NDLEA had approached the court for the orders, through its counsel, Barrister Umar Hussaini, pursuant to sections 6(6) B, 44(1) and (2)(K) of the constitution of the federal republic of Nigeria 1999, (as amended), sections 41 and 42(2) of the NDLEA Act Cap. N30 Laws of the Federation of Nigeria, 2004 (As amended); Section 13(1) FHC Act 2004, Order 26(6-10); 28(1)and(2) and 30(A) of the Federal High Court Civil Procedure Rules 2019 and under the Court’s inherent jurisdisction.
NDLEA lawyer, Umar when moving the Exparte application, asked the court to order Zenith Bank to freeze account numbers: 1001203139, 1010359483 belonging to Onochie and his company, Optional Business Bureau Limited, and account number: 1001464228 belonging to Okwuchukwu Edwin Izuchukwu.
He also asked the court to direct UBA Plc to place a lien on account numbers: 1008374573 belonging to Onochie.

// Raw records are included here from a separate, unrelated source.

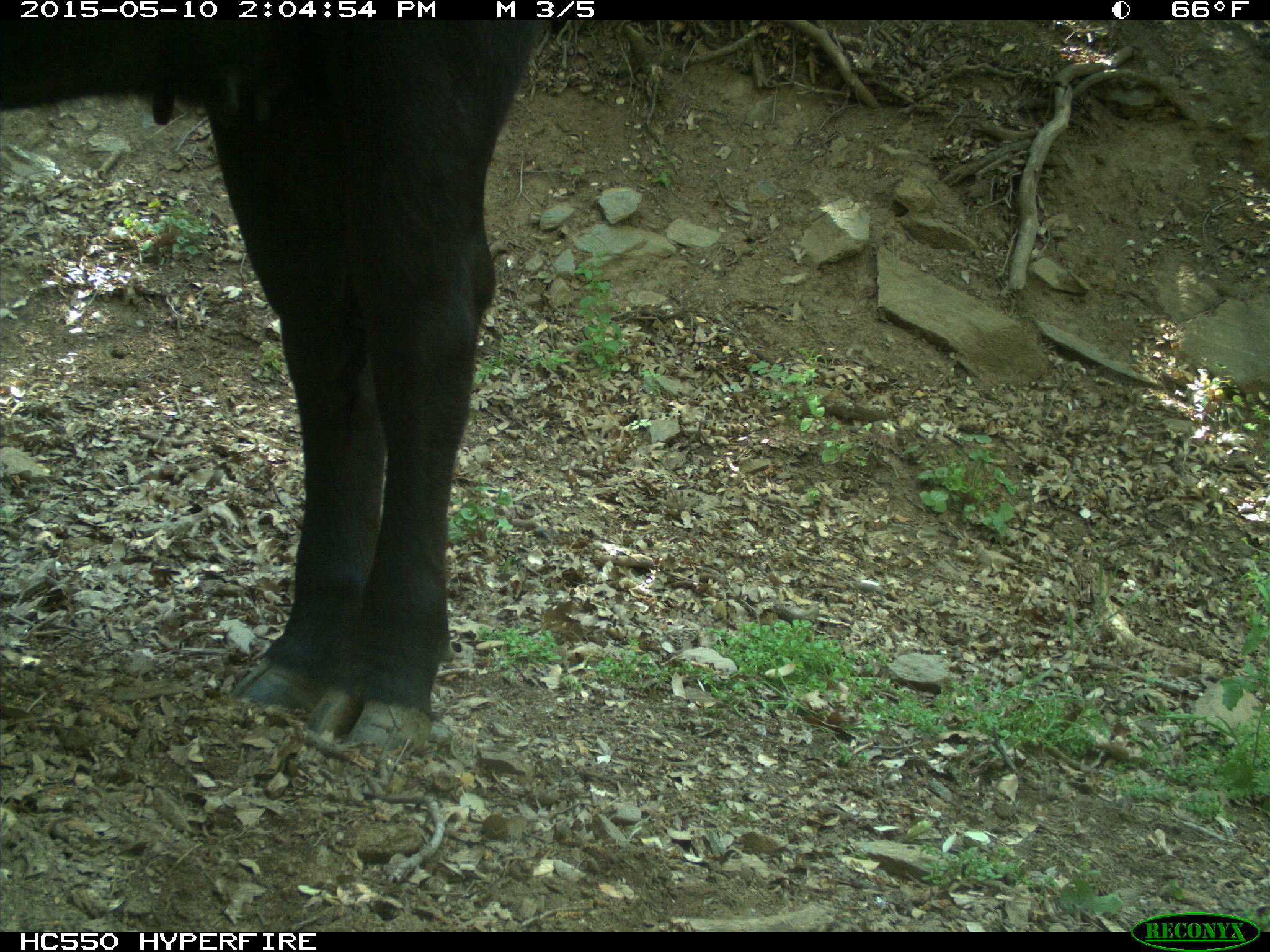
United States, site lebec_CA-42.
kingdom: Animalia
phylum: Chordata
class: Mammalia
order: Artiodactyla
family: Bovidae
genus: Bos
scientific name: Bos taurus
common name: domestic cow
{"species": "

He said the order sought for is for the period of 90 days, which the agency would have concluded it’s Investigation.
Justice Ringim after listened to the submissions of the counsel and perused all the processes before her said: “I have carefully perused the motion Exparte, supported with 18 paragraphs affidavit, Written address and exhibits attached.
“I’m of the firm view and satisfied that the orders sought for deserved to be granted and same are accordingly granted.”
NDLEA in an affidavit in support of the Summons Exparte, deposed to by Kareem Olayinka Musibau, an Investigating Narcotic Officer, stated that on March 28, 2022, the NDLEA Operatives arrested both Onochie and Izuchukwu, at 26, Akpomuje Street, Isolo-Okota Area of Lagos State, in connection with the seizures Of 2.169 kilograms of Heroin.
He stated that both Onochie and Izuchukwu are prominent transnational drug traffickers across the world and that following their arrest, the NDLEA is now investigating the level of their involvement in respect of the seizures of the hard drugs made on March 28, 2022, at their above stated address.
The deponet further stated that in the course of investigation, the NDLEA discovered the stated bank accounts, being used by both Onochie and Izuchukwu to launder the proceeds from their illicit drug dealings and that they both admitted the commission of the said offence in their respective written statements.
He stated that it has become necessary for the NDLEA to freeze the accounts temporarily pending the final investigation of this case.
He also avered that it would be expedient and for the court to place a Post No Debit status on the said account numbers, domiciled with Zenith Bank Plc and UBA Plc, operated by both Onochie and Izuchukwu.
The deponet also stated that order of the court is necessary to require the Zenith Bank and UBA Plc, to give the NDLEA access to inspect and make certified true copies of statement of accounts in compliance with section 84 of the Evidence Act 2011, copies of all the account opening decuments and other relevant documents in respect of the accounts aforementioned to enable the applicant conduct and complete investigation in this case.
He averred that the order of the court is urgently required to carry out this of investigations and that no one will be prejudiced by the grant of the application, as it was in the interest of justice to grant the order sought for.